## Exercise aim
Each line of the listing where "larger" appears should be reported.

--- START ---

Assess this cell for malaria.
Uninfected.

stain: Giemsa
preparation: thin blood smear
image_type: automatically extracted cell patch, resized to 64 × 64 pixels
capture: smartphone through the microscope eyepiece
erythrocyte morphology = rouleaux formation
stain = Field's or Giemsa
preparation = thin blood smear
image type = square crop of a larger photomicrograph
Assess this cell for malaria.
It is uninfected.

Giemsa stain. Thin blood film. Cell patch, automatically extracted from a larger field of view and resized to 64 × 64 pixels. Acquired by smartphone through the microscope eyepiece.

--- END ---

## Answer area
image type = square crop of a larger photomicrograph
Giemsa stain. Thin blood film. Cell patch, automatically extracted from a larger field of view and resized to 64 × 64 pixels. Acquired by smartphone through the microscope eyepiece.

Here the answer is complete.